| Requirements |
Copy out all of the records below word for word, leaving out the pictures.

| Exercise input |

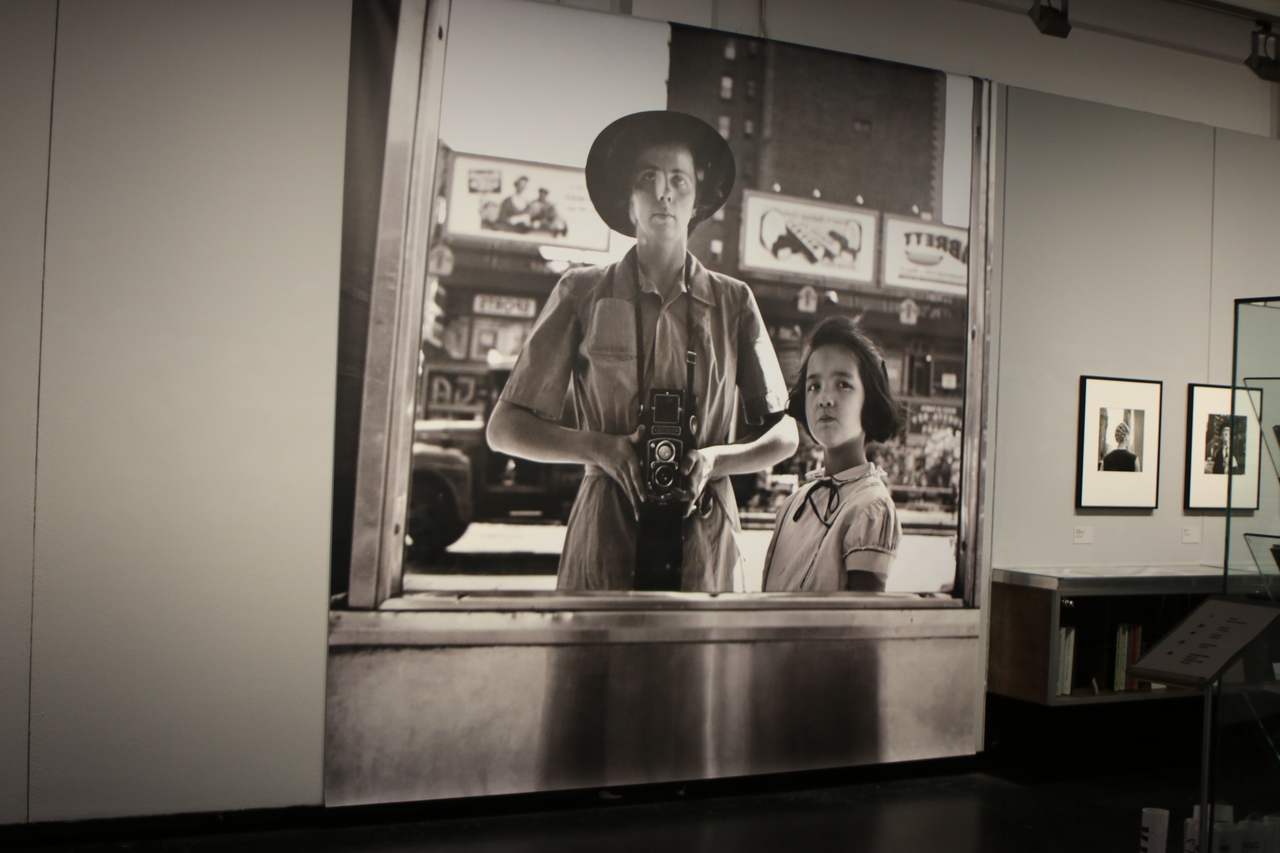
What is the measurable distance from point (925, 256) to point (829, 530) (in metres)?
1.29

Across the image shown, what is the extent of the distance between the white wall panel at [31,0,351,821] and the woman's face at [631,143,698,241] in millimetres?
1140

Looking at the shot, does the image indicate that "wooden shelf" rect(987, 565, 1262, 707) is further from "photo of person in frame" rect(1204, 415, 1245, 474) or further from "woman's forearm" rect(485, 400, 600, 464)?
"woman's forearm" rect(485, 400, 600, 464)

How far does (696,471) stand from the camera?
389cm

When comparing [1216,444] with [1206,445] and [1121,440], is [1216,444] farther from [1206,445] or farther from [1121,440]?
[1121,440]

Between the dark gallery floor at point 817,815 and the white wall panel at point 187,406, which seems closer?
the white wall panel at point 187,406

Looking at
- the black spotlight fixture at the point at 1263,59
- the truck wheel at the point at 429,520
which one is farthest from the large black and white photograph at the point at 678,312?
the black spotlight fixture at the point at 1263,59

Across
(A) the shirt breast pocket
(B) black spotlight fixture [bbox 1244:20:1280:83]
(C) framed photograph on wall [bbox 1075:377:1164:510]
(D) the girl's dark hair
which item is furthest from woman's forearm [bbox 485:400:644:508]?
(B) black spotlight fixture [bbox 1244:20:1280:83]

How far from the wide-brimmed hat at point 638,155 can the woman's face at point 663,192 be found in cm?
2

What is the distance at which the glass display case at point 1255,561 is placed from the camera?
278cm

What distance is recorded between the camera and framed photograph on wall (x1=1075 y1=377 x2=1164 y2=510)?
184 inches

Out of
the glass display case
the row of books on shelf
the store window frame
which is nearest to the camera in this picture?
the glass display case

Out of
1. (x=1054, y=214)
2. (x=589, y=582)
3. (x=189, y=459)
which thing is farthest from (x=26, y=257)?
(x=1054, y=214)

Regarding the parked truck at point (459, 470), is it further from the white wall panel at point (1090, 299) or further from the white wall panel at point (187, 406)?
the white wall panel at point (1090, 299)

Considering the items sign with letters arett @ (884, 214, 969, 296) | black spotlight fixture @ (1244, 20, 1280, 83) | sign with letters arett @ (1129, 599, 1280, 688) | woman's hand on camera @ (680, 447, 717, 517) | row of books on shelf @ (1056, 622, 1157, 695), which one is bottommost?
row of books on shelf @ (1056, 622, 1157, 695)
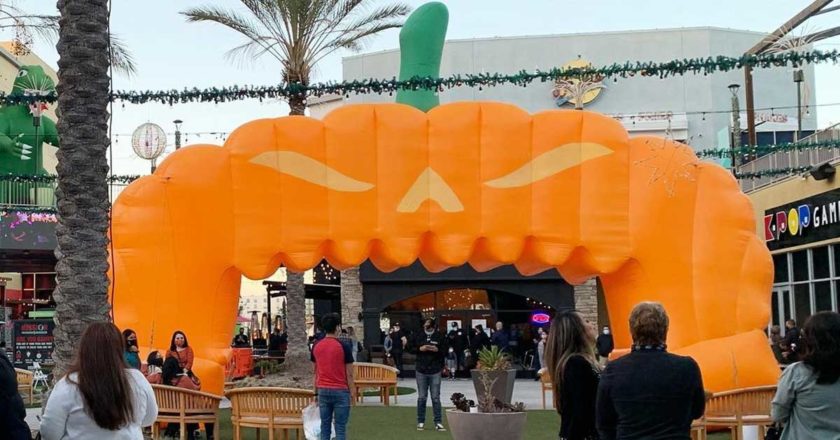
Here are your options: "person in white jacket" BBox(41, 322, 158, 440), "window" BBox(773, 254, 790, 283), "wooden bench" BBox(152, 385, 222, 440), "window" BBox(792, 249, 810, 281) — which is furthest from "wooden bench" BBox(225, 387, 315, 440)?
"window" BBox(773, 254, 790, 283)

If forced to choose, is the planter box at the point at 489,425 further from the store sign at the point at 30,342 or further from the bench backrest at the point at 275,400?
the store sign at the point at 30,342

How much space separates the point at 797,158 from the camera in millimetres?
23625

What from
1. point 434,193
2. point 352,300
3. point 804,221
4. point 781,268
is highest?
point 804,221

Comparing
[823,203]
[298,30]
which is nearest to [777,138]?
[823,203]

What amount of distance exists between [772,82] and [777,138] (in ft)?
7.08

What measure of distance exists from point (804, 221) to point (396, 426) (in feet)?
43.3

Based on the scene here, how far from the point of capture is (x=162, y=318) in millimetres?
13469

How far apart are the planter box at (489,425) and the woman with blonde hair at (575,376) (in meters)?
5.12

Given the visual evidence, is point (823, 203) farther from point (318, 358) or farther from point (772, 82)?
point (772, 82)

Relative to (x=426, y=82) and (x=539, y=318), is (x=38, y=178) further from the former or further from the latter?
(x=539, y=318)

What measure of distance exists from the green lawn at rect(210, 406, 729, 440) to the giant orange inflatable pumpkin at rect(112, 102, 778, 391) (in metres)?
1.95

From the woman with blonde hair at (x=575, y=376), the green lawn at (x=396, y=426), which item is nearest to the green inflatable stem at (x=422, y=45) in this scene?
the green lawn at (x=396, y=426)

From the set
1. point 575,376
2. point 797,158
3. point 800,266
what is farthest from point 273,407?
Result: point 800,266

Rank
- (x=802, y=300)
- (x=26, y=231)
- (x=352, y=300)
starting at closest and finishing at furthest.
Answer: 1. (x=802, y=300)
2. (x=26, y=231)
3. (x=352, y=300)
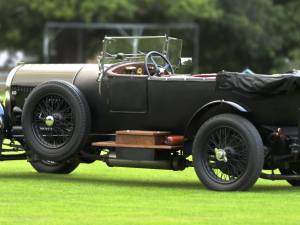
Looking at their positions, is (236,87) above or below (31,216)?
above

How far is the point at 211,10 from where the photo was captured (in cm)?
5762

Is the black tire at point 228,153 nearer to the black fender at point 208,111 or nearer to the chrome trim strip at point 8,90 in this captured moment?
the black fender at point 208,111

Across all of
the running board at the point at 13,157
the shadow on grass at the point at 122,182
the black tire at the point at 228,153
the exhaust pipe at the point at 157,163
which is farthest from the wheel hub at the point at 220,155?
the running board at the point at 13,157

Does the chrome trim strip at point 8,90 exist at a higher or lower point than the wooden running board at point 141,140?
higher

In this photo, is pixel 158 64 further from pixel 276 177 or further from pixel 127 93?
pixel 276 177

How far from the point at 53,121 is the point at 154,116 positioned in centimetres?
125

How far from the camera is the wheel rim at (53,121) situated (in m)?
12.1

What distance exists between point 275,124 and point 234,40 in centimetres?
5103

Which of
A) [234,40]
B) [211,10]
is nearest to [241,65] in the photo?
[234,40]

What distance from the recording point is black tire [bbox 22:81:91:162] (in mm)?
11914

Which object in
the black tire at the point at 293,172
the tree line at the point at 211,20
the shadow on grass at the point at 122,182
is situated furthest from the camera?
the tree line at the point at 211,20

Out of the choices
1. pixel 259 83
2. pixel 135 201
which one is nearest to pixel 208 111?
pixel 259 83

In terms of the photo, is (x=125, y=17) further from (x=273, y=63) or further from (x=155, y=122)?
(x=155, y=122)

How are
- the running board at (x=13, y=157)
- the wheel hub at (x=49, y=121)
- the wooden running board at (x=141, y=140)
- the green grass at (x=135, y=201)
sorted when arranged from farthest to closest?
the running board at (x=13, y=157), the wheel hub at (x=49, y=121), the wooden running board at (x=141, y=140), the green grass at (x=135, y=201)
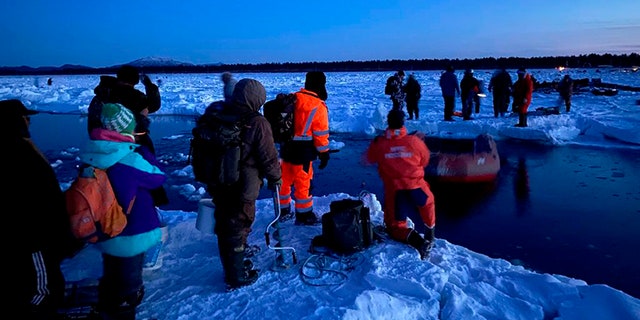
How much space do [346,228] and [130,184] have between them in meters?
1.95

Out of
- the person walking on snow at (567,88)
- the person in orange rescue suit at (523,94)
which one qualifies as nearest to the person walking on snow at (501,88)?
the person in orange rescue suit at (523,94)

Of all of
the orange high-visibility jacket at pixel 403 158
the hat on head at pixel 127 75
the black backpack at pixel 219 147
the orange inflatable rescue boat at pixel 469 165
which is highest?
the hat on head at pixel 127 75

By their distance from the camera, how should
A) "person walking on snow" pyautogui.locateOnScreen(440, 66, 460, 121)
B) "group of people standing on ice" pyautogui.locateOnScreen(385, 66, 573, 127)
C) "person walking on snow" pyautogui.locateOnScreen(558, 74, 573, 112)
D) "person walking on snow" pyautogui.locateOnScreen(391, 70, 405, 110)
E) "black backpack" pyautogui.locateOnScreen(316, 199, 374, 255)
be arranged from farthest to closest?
"person walking on snow" pyautogui.locateOnScreen(558, 74, 573, 112), "person walking on snow" pyautogui.locateOnScreen(391, 70, 405, 110), "group of people standing on ice" pyautogui.locateOnScreen(385, 66, 573, 127), "person walking on snow" pyautogui.locateOnScreen(440, 66, 460, 121), "black backpack" pyautogui.locateOnScreen(316, 199, 374, 255)

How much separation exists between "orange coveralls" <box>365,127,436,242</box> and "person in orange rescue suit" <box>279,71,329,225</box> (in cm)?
55

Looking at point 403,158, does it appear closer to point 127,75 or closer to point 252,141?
point 252,141

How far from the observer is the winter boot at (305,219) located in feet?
15.1

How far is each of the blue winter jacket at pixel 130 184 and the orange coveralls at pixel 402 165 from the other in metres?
2.07

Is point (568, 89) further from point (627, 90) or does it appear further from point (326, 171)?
point (627, 90)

| Exercise output |
What is the measurable distance from point (925, 256) to point (829, 530) (in metres)?
1.29

Across the image shown, what is the extent of the distance between the white wall panel at [31,0,351,821] and the woman's face at [631,143,698,241] in millimetres?
1140

Looking at the shot, does the image indicate that "wooden shelf" rect(987, 565, 1262, 707) is further from "photo of person in frame" rect(1204, 415, 1245, 474) or further from "woman's forearm" rect(485, 400, 600, 464)?
"woman's forearm" rect(485, 400, 600, 464)

How far does (696,471) stand from the camera?
389cm

When comparing [1216,444] with [1206,445] and [1121,440], is [1216,444] farther from [1206,445] or farther from [1121,440]?
[1121,440]

Between the dark gallery floor at point 817,815 and the white wall panel at point 187,406, which seems closer?
the white wall panel at point 187,406

Looking at
- the black spotlight fixture at the point at 1263,59
- the truck wheel at the point at 429,520
which one is farthest from the large black and white photograph at the point at 678,312?
the black spotlight fixture at the point at 1263,59

Across
(A) the shirt breast pocket
(B) black spotlight fixture [bbox 1244:20:1280:83]
(C) framed photograph on wall [bbox 1075:377:1164:510]
(D) the girl's dark hair
which item is furthest from woman's forearm [bbox 485:400:644:508]?
(B) black spotlight fixture [bbox 1244:20:1280:83]

How far from the wide-brimmed hat at point 638,155 can the woman's face at point 663,192 be found in cm?
2

What is the distance at which the glass display case at point 1255,561 is placed from the camera?
278cm

What distance is recorded between the camera and framed photograph on wall (x1=1075 y1=377 x2=1164 y2=510)?
184 inches

Out of
the glass display case
the row of books on shelf
the store window frame
which is nearest to the camera in this picture?
the glass display case

Out of
1. (x=1054, y=214)
2. (x=589, y=582)
3. (x=189, y=459)
which thing is farthest from (x=26, y=257)?
(x=1054, y=214)

Regarding the parked truck at point (459, 470), is it further from the white wall panel at point (1090, 299) or further from the white wall panel at point (187, 406)?
the white wall panel at point (1090, 299)

Considering the items sign with letters arett @ (884, 214, 969, 296) | black spotlight fixture @ (1244, 20, 1280, 83) | sign with letters arett @ (1129, 599, 1280, 688) | woman's hand on camera @ (680, 447, 717, 517) | row of books on shelf @ (1056, 622, 1157, 695), which one is bottommost?
row of books on shelf @ (1056, 622, 1157, 695)
Here are your options: "person in white jacket" BBox(41, 322, 158, 440), "window" BBox(773, 254, 790, 283), "wooden bench" BBox(152, 385, 222, 440), "window" BBox(792, 249, 810, 281) — which is furthest from "wooden bench" BBox(225, 387, 315, 440)?
"window" BBox(773, 254, 790, 283)

If forced to choose, is the planter box at the point at 489,425 further from the store sign at the point at 30,342 or further from the bench backrest at the point at 275,400?
the store sign at the point at 30,342

How much space separates the point at 797,158 from the camera in millimetres?
23625

What from
1. point 434,193
2. point 352,300
3. point 804,221
4. point 781,268
is highest?
point 804,221

Comparing
[823,203]
[298,30]
which is nearest to [777,138]?
[823,203]

What amount of distance exists between [772,82] and [777,138] (in ft)?
7.08

What measure of distance exists from point (804, 221) to point (396, 426) (in feet)?
43.3

Based on the scene here, how far from the point of capture is (x=162, y=318) in millimetres?
13469

How far apart are the planter box at (489,425) and the woman with blonde hair at (575,376) (in meters)?
5.12

Given the visual evidence, is point (823, 203) farther from point (318, 358) or farther from point (772, 82)?
point (772, 82)

Relative to (x=426, y=82) and (x=539, y=318), is (x=38, y=178) further from the former or further from the latter?
(x=539, y=318)

What measure of distance exists from the green lawn at rect(210, 406, 729, 440) to the giant orange inflatable pumpkin at rect(112, 102, 778, 391) (in metres)?
1.95

From the woman with blonde hair at (x=575, y=376), the green lawn at (x=396, y=426), which item is nearest to the green inflatable stem at (x=422, y=45) in this scene?
the green lawn at (x=396, y=426)

From the set
1. point 575,376
2. point 797,158
3. point 800,266
what is farthest from point 273,407?
Result: point 800,266

Rank
- (x=802, y=300)
- (x=26, y=231)
- (x=352, y=300)
starting at closest and finishing at furthest.
Answer: 1. (x=802, y=300)
2. (x=26, y=231)
3. (x=352, y=300)
Looking at their positions, is (236,87) above or below (31,216)?
above

How far is the point at 211,10 from where the photo was captured (in cm)?
5762

Is the black tire at point 228,153 nearer to the black fender at point 208,111 or nearer to the chrome trim strip at point 8,90 in this captured moment?
the black fender at point 208,111

Across all of
the running board at the point at 13,157
the shadow on grass at the point at 122,182
the black tire at the point at 228,153
the exhaust pipe at the point at 157,163
which is farthest from the wheel hub at the point at 220,155?
the running board at the point at 13,157

Does the chrome trim strip at point 8,90 exist at a higher or lower point than the wooden running board at point 141,140?
higher

In this photo, is pixel 158 64 further from pixel 276 177 or further from pixel 127 93?
pixel 276 177

How far from the point at 53,121 is the point at 154,116 positioned in centimetres?
125

How far from the camera is the wheel rim at (53,121) situated (in m)?
12.1

What distance exists between point 275,124 and point 234,40 in centimetres?
5103

Which of
A) [234,40]
B) [211,10]
is nearest to [241,65] in the photo?
[234,40]

What distance from the recording point is black tire [bbox 22:81:91:162] (in mm)?
11914

Which object in
the black tire at the point at 293,172
the tree line at the point at 211,20
the shadow on grass at the point at 122,182
is situated furthest from the camera?
the tree line at the point at 211,20

Out of the choices
1. pixel 259 83
2. pixel 135 201
which one is nearest to pixel 208 111?
pixel 259 83

In terms of the photo, is (x=125, y=17) further from (x=273, y=63) or further from (x=155, y=122)?
(x=155, y=122)

How are
- the running board at (x=13, y=157)
- the wheel hub at (x=49, y=121)
- the wooden running board at (x=141, y=140)
- the green grass at (x=135, y=201)
sorted when arranged from farthest to closest?
the running board at (x=13, y=157), the wheel hub at (x=49, y=121), the wooden running board at (x=141, y=140), the green grass at (x=135, y=201)
How much space do [346,228] and [130,184] have between them in meters?
1.95

Out of
- the person walking on snow at (567,88)
- the person in orange rescue suit at (523,94)
which one qualifies as nearest to the person walking on snow at (501,88)?
the person in orange rescue suit at (523,94)

Of all of
the orange high-visibility jacket at pixel 403 158
the hat on head at pixel 127 75
the black backpack at pixel 219 147
the orange inflatable rescue boat at pixel 469 165
which is highest?
the hat on head at pixel 127 75

By their distance from the camera, how should
A) "person walking on snow" pyautogui.locateOnScreen(440, 66, 460, 121)
B) "group of people standing on ice" pyautogui.locateOnScreen(385, 66, 573, 127)
C) "person walking on snow" pyautogui.locateOnScreen(558, 74, 573, 112)
D) "person walking on snow" pyautogui.locateOnScreen(391, 70, 405, 110)
E) "black backpack" pyautogui.locateOnScreen(316, 199, 374, 255)
be arranged from farthest to closest?
"person walking on snow" pyautogui.locateOnScreen(558, 74, 573, 112), "person walking on snow" pyautogui.locateOnScreen(391, 70, 405, 110), "group of people standing on ice" pyautogui.locateOnScreen(385, 66, 573, 127), "person walking on snow" pyautogui.locateOnScreen(440, 66, 460, 121), "black backpack" pyautogui.locateOnScreen(316, 199, 374, 255)

How much separation exists between "orange coveralls" <box>365,127,436,242</box> and "person in orange rescue suit" <box>279,71,329,225</box> (in cm)?
55

Looking at point 403,158, does it appear closer to point 127,75 or closer to point 252,141?
point 252,141

How far from the observer is the winter boot at (305,219) located in feet?
15.1

How far is each of the blue winter jacket at pixel 130 184 and the orange coveralls at pixel 402 165 from the other in metres?
2.07

Is point (568, 89) further from point (627, 90) or does it appear further from point (326, 171)?
point (627, 90)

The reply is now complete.